Link Posted: 5/10/2003 10:24:10 PM EDT
[#1]
Why not I got one there,how about you?

 Bob   [:D]
Link Posted: 5/11/2003 6:18:10 AM EDT
[#2]
A "ban" on women in combat would not have changed the story of the two who were captured during the Iraq War. They were in a Combat Service Support unit of a type that have been regularly staffed with women for almost three decades.
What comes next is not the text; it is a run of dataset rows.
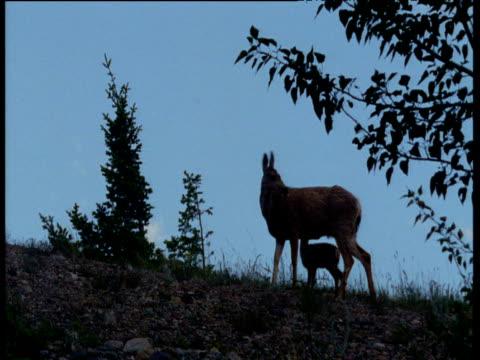 vídeos de stock, filmes e b-roll de mule deer fawn with mother at dusk, usa - vida de bebê
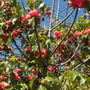 Dombeya cacuminum - Strawberry Dombeya  (Dombeya cacuminum - Strawberry Dombeya)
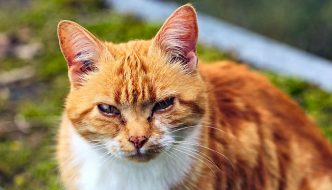 Is Your Buyer Trapped In a Cat Body?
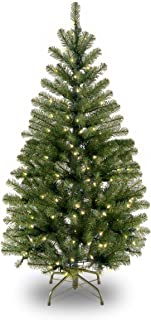National Tree 4 Foot Aspen Spruce Tree with 100 Clear Lights (AP7-300-40)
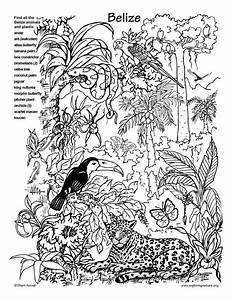 Dschungel Dschungel Pinterest Dschungel Ausmalen Und Wimmelbild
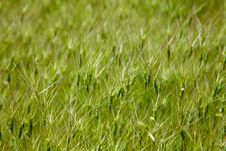 Free Texture Of Goat Grass Meadow Stock Photography - 16479652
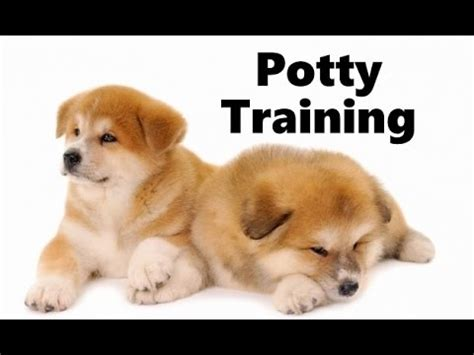 how to potty a havanese puppy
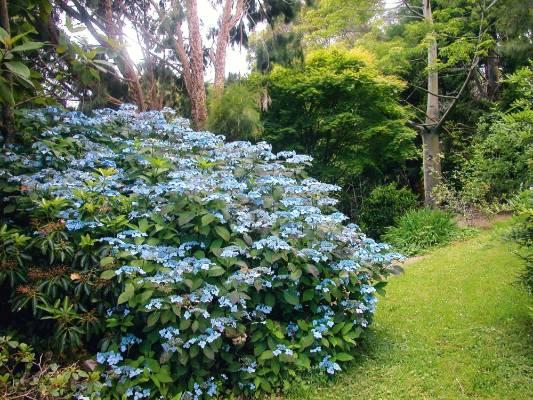the flowering shrub expert the worlds best selling book on flowering shrubs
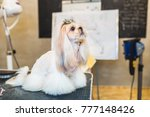 shih tzu at grooming salon.  | Shutterstock . vector #777148426
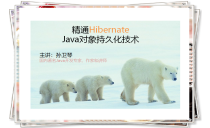 Hibernate持久化技术系列视频课程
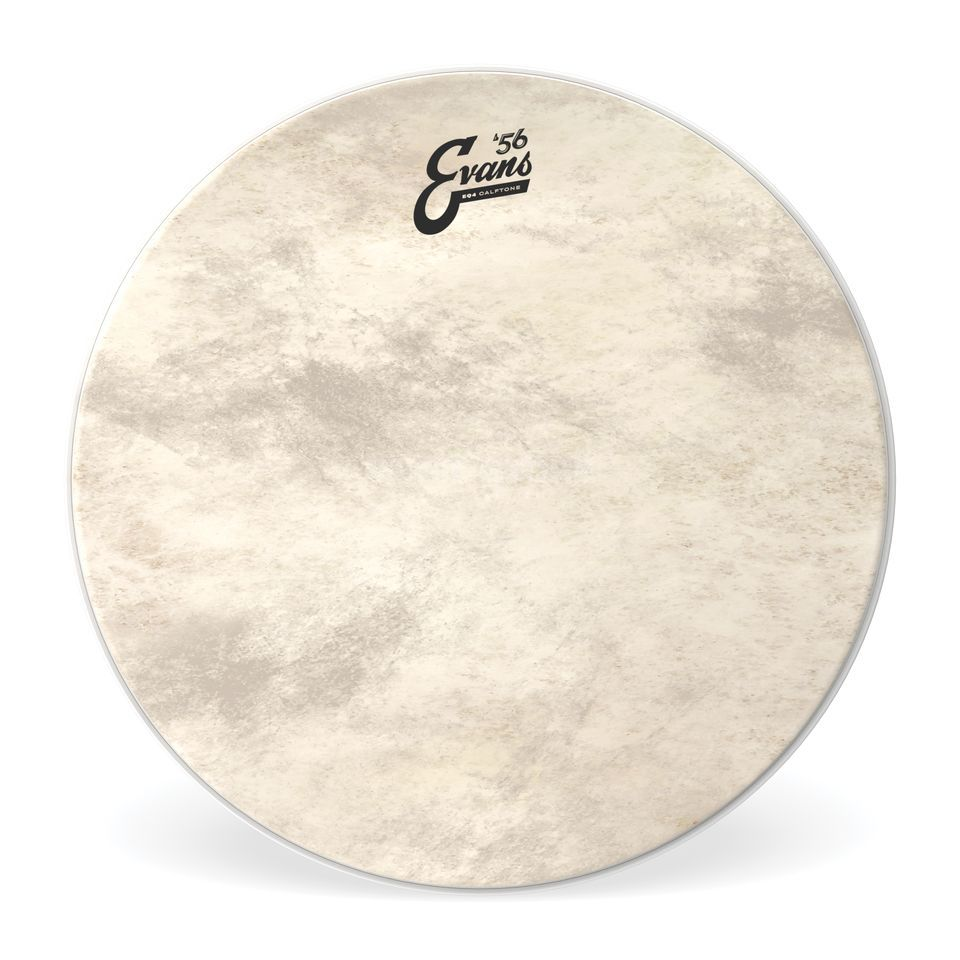 "Evans EQ4 Calftone BD24GB4CT, 24"", Bass Drum Batter Product Image"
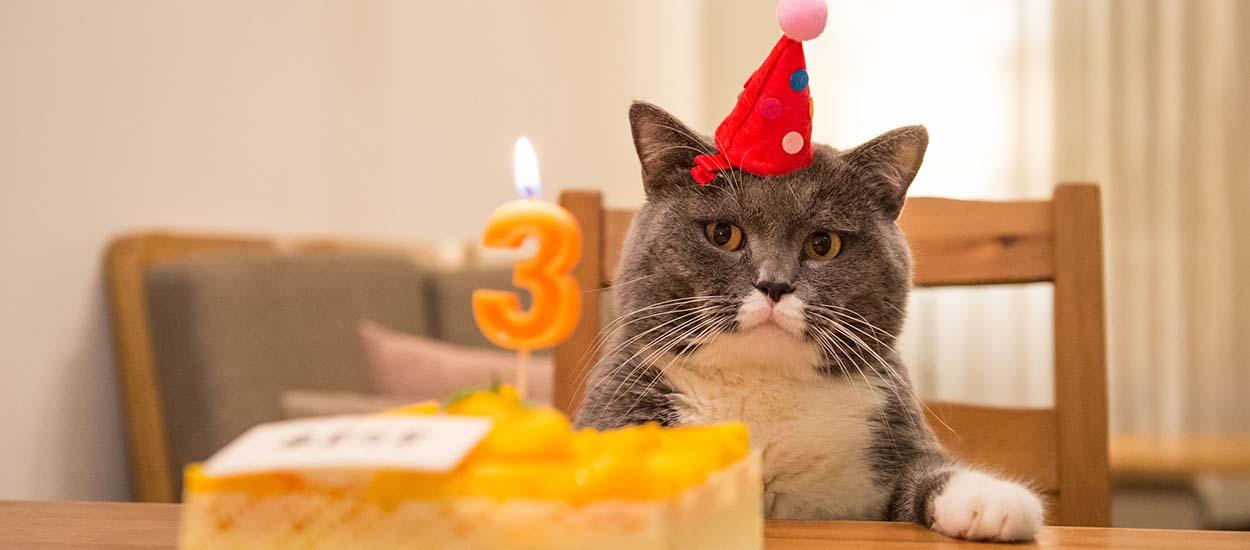 Voici la to-do list à suivre pour organiser l'anniversaire de votre chat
Unless we completely pull women out of any role that has even the slightest chance of ground combat, like things were in the 1960s and earlier, we will still see this typr of incident in future conflicts.

Women are too deeply integarted into the force structure to pull them out, and while there are certainly problems, those can mostly be attributed to weak leadership and commanders who empower the slacker females to get away with things that they shouldn't, and crap they would never tolerate from a male soldier. Beyond that, somthing needs to be done to address the whole pregnancy vs. deployability arguement, and the whole "female" issue in the armed forces will be a non-issue.

Currently, females are barred from direct ground combat jobs; Special Operations, Infantry, Armor, Cavalry, and I think FA, though I do vaguely remeber (possibly incorrectly) seeing a female wearing crossed cannons a few years back. They (females) would probably do fine in some of those jobs, and poorly in others, but I don't see any changes in that any time in the near future, and nothing in the article suggests that the president is going to change any of that.
Link Posted: 5/11/2003 2:06:34 PM EDT
[#3]
[url]http://www.cmrlink.org/[/url]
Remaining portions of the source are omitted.